UN High Commissioner for Refugees Antonio Guterres said the international community needed to support a $1 billion (Dh3.67 billion) plan, pushed by his and other international groups, to address the needs of those displaced by the Syrian conflict.

The humanitarian situation in Syria is “the most dramatic crisis we are facing today,” he said, adding developed nations, including those in Europe, needed to accept more refugees, as Turkey, Jordan, and Lebanon have done.

Guterres said the refugee problem in Syria is getting worse as the government of President Bashar Al Assad and opposition groups continue their bloody battles for the control of the energy-rich nation.

In April last year, the UNHCR recognised a total 33,000 Syrian refugees, but the agency is now registering an additional 35,000 people every week, he said.

“That puts enormous pressure on the UNHCR’s capacity and resources to deliver protection and assistance,” he said.

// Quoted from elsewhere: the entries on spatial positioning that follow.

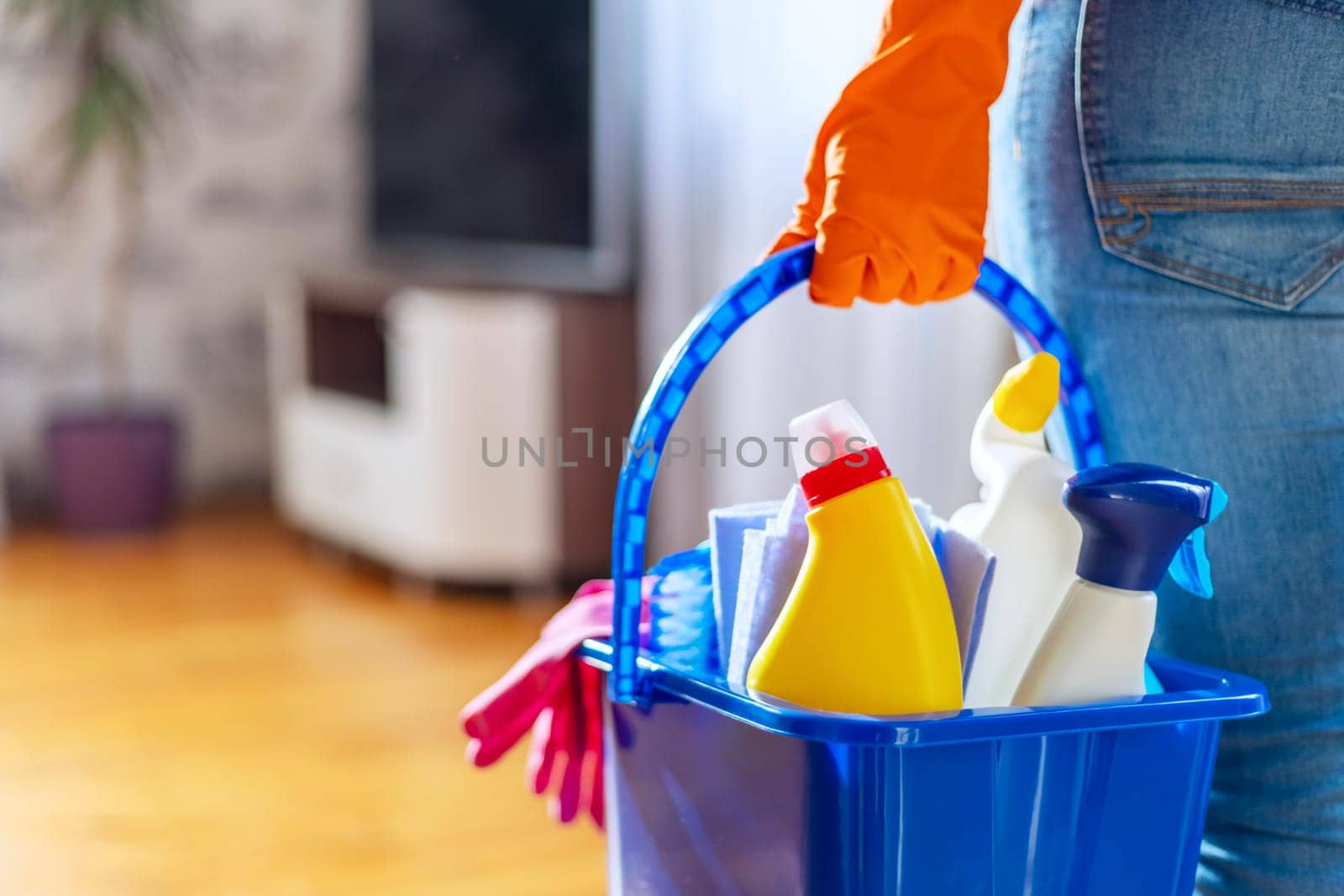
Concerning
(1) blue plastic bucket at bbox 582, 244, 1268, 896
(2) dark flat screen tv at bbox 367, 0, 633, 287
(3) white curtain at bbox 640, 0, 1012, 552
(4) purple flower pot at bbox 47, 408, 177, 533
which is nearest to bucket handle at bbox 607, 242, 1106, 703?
(1) blue plastic bucket at bbox 582, 244, 1268, 896

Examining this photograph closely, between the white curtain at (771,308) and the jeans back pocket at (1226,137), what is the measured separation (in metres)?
0.94

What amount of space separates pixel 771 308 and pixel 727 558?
1273 millimetres

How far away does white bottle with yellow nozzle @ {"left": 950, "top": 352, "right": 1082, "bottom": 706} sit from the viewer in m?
0.76

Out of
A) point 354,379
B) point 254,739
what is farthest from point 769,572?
point 354,379

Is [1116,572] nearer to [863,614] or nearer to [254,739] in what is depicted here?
[863,614]

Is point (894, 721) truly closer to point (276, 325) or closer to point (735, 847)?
point (735, 847)

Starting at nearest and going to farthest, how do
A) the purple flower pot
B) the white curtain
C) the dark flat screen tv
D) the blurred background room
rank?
the blurred background room < the white curtain < the dark flat screen tv < the purple flower pot

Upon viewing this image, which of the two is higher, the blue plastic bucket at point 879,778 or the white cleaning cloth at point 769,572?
the white cleaning cloth at point 769,572

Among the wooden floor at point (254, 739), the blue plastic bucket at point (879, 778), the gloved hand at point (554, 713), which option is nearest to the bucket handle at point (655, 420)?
the blue plastic bucket at point (879, 778)

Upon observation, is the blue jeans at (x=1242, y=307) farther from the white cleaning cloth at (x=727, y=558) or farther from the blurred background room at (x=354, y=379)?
the blurred background room at (x=354, y=379)

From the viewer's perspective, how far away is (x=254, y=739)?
6.06 ft

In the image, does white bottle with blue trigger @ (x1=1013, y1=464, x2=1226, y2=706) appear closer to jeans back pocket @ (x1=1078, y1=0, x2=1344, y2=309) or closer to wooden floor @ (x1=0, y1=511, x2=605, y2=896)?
jeans back pocket @ (x1=1078, y1=0, x2=1344, y2=309)

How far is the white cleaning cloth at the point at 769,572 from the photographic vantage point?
74 cm

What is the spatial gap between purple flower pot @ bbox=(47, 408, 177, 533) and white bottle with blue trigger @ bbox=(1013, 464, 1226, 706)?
265cm
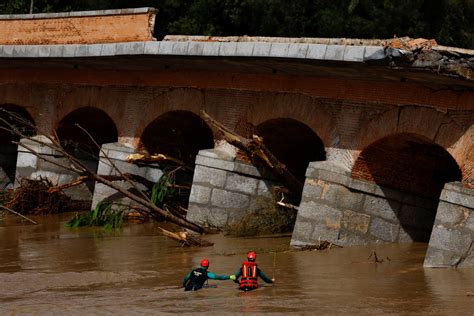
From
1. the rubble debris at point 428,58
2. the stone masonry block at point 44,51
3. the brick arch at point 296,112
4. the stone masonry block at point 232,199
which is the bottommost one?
the stone masonry block at point 232,199

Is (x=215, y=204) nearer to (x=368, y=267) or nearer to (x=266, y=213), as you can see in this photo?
(x=266, y=213)

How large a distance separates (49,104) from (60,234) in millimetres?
4410

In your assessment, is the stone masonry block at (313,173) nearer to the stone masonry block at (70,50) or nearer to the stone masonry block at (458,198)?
the stone masonry block at (458,198)

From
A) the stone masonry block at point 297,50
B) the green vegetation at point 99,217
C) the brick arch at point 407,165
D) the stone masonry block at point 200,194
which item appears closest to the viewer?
the stone masonry block at point 297,50

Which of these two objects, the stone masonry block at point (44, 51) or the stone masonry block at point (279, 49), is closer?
the stone masonry block at point (279, 49)

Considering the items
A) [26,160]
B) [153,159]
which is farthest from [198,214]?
[26,160]

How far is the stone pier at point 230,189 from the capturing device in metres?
17.0

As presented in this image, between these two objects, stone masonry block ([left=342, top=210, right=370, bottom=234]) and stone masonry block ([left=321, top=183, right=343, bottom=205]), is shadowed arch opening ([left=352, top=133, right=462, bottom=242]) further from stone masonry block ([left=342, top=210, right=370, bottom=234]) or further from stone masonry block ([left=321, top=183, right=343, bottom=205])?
stone masonry block ([left=342, top=210, right=370, bottom=234])

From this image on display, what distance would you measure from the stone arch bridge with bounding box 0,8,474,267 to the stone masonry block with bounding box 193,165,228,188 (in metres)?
0.02

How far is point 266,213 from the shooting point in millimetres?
16719

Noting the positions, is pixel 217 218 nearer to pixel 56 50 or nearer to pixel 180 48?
pixel 180 48

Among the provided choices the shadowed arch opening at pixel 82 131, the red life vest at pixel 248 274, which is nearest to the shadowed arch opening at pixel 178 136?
the shadowed arch opening at pixel 82 131

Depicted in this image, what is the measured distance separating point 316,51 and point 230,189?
3.58m

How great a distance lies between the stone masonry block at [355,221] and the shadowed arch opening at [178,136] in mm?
4355
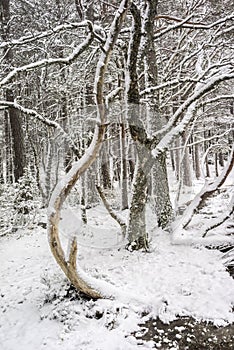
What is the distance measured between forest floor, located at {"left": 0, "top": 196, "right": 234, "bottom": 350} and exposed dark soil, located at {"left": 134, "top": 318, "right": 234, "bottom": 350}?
1 cm

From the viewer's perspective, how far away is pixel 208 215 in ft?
32.2

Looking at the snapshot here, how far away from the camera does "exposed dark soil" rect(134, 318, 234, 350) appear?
378 centimetres

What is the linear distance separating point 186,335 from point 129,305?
900mm

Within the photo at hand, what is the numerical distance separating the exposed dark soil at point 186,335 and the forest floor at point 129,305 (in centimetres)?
1

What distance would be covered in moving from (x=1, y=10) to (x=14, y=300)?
8.73 meters

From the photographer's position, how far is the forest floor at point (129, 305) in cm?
393

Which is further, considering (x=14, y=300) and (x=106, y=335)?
(x=14, y=300)

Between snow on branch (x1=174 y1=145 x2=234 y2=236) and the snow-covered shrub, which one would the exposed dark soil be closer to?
snow on branch (x1=174 y1=145 x2=234 y2=236)

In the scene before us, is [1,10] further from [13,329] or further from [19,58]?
[13,329]

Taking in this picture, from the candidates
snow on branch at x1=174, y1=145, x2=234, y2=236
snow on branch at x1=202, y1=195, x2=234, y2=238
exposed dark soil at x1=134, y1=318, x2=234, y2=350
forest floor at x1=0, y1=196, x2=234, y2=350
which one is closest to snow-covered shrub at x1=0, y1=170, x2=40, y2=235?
forest floor at x1=0, y1=196, x2=234, y2=350

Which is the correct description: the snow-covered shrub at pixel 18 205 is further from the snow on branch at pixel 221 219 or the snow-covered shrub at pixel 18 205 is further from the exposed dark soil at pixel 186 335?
the exposed dark soil at pixel 186 335

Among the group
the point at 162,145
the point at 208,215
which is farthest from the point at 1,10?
the point at 208,215

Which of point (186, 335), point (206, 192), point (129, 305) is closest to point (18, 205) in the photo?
point (206, 192)

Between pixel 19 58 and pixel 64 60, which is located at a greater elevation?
pixel 19 58
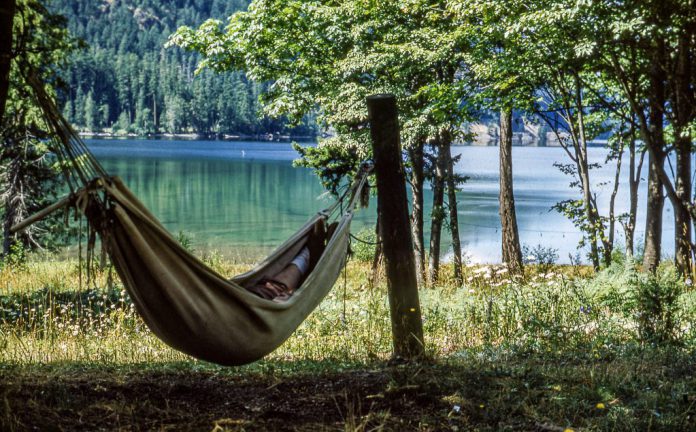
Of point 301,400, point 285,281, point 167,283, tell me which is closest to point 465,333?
point 285,281

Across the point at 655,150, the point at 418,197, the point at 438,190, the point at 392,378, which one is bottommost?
the point at 392,378

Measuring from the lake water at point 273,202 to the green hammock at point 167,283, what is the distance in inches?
275

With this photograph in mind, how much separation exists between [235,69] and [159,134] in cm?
6534

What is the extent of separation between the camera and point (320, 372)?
325 cm

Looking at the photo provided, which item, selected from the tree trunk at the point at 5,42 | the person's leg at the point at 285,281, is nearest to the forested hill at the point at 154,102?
the person's leg at the point at 285,281

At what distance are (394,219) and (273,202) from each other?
72.7 feet

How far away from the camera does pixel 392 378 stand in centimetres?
293

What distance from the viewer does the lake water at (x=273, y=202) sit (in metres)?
16.8

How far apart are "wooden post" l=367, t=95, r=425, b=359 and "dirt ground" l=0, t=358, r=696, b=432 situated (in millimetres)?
274

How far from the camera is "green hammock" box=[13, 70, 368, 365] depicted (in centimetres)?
216

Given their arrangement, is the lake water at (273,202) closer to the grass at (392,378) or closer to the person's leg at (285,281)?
the grass at (392,378)

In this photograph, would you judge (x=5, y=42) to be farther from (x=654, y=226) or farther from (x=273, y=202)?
(x=273, y=202)

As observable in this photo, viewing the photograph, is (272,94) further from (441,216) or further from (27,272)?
(27,272)

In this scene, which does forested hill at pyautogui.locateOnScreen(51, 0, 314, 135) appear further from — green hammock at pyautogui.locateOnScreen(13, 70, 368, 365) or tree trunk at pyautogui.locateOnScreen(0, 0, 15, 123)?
green hammock at pyautogui.locateOnScreen(13, 70, 368, 365)
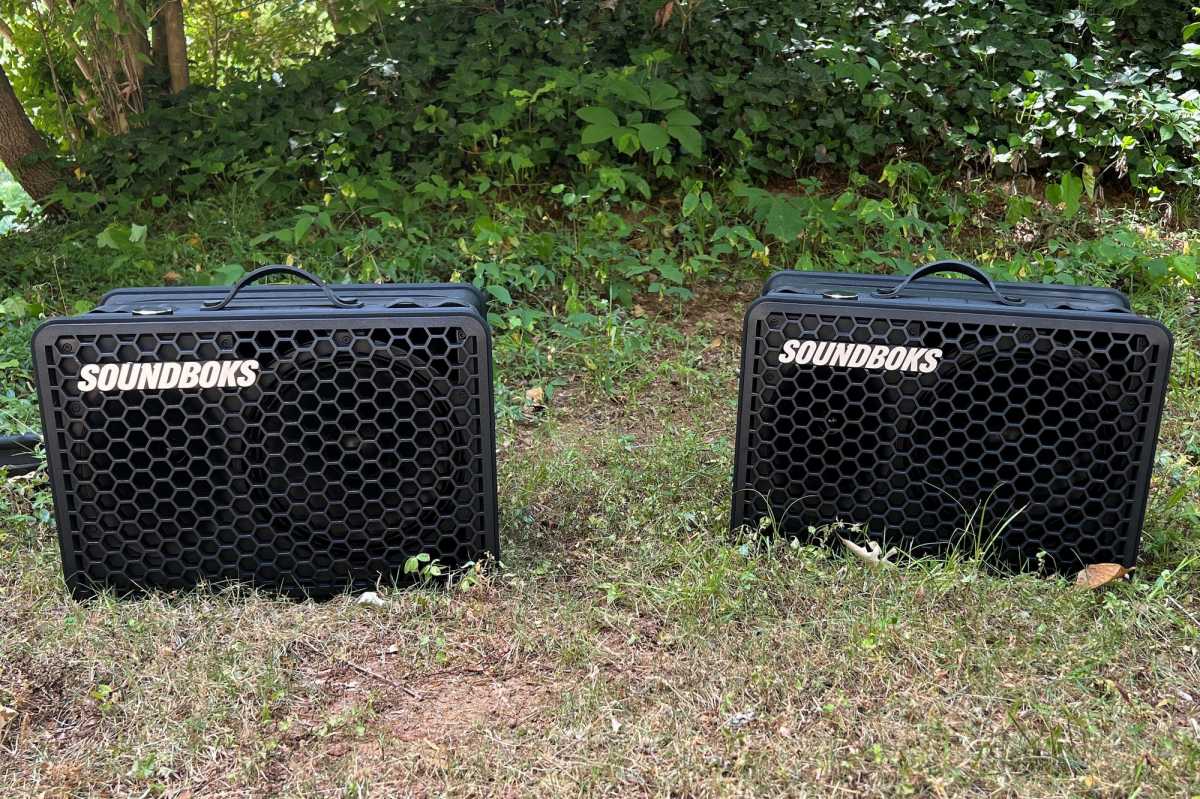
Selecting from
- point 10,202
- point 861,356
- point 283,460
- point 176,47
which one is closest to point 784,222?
point 861,356

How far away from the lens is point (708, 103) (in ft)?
15.9

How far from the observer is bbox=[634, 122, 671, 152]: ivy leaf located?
4293 mm

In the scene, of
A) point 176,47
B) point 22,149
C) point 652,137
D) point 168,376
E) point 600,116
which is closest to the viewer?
point 168,376

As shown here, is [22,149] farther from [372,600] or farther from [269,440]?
[372,600]

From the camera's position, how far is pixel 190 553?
2.20 metres

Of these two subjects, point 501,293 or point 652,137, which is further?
point 652,137

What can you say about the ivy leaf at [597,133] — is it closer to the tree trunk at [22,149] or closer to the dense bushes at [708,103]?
the dense bushes at [708,103]

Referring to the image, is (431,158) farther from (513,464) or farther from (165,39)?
(513,464)

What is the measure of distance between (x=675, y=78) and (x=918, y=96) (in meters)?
1.14

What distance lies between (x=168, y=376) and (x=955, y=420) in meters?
1.63

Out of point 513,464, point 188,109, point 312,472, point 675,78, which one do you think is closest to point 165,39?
point 188,109

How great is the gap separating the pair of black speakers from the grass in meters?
0.10

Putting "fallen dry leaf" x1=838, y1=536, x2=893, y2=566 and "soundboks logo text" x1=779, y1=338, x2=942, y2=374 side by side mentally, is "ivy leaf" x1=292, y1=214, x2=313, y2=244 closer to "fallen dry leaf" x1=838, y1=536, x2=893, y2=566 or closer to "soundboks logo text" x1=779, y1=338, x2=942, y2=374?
"soundboks logo text" x1=779, y1=338, x2=942, y2=374

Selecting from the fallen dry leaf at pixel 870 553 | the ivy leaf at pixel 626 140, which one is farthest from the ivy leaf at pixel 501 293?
the fallen dry leaf at pixel 870 553
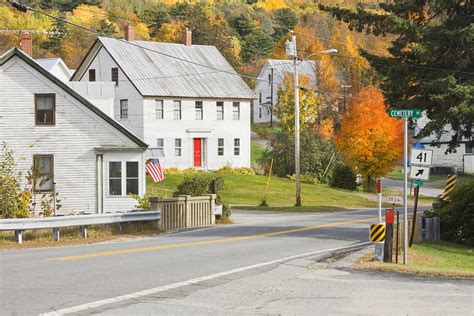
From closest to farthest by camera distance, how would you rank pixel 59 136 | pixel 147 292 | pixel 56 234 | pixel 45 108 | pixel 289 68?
pixel 147 292 < pixel 56 234 < pixel 45 108 < pixel 59 136 < pixel 289 68

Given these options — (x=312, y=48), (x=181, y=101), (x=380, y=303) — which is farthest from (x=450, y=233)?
(x=312, y=48)

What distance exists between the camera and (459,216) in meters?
28.1

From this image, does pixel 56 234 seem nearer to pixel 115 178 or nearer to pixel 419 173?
pixel 419 173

But, he acknowledged political leaders may find it hard to convince electorates of the need to act when faced with a multitude of demands on their sympathies.

“Last year, simultaneously, we had four refugee crises. Mali, Sudan/South Sudan, Syria and Democratic Republic of Congo,” he told a press conference in Tokyo.

“Inevitably... there is certain fatigue because crises are so many. There is not capacity in public opinion to follow them with the same kind of interest,” he said.

But, he warned, each was important.

“All these crises are creating hundreds of thousands of refugees, at the same time, they correspond to... global threats to peace and security,” he said.

The former Portuguese prime minister stressed that helping refugees and stabilising the resource-rich but unsettled nations in Africa and the Middle East, was in the economic interests of rich countries, including Japan.

Guterres was making a routine visit to Japan to ask for its continued support, most of it financial, for his agency.